_DIRECTIONS FOR THIS TASK_
Give back the entries verbatim.

====== DATA FOR THIS EXERCISE

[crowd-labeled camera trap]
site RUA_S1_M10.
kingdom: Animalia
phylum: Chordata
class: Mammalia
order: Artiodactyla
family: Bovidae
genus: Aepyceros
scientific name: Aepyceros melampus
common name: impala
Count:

============

_RESPONSE FOR THIS EXERCISE_
[crowd-labeled camera trap]
site RUA_S1_M10.
kingdom: Animalia
phylum: Chordata
class: Mammalia
order: Artiodactyla
family: Bovidae
genus: Aepyceros
scientific name: Aepyceros melampus
common name: impala
Count:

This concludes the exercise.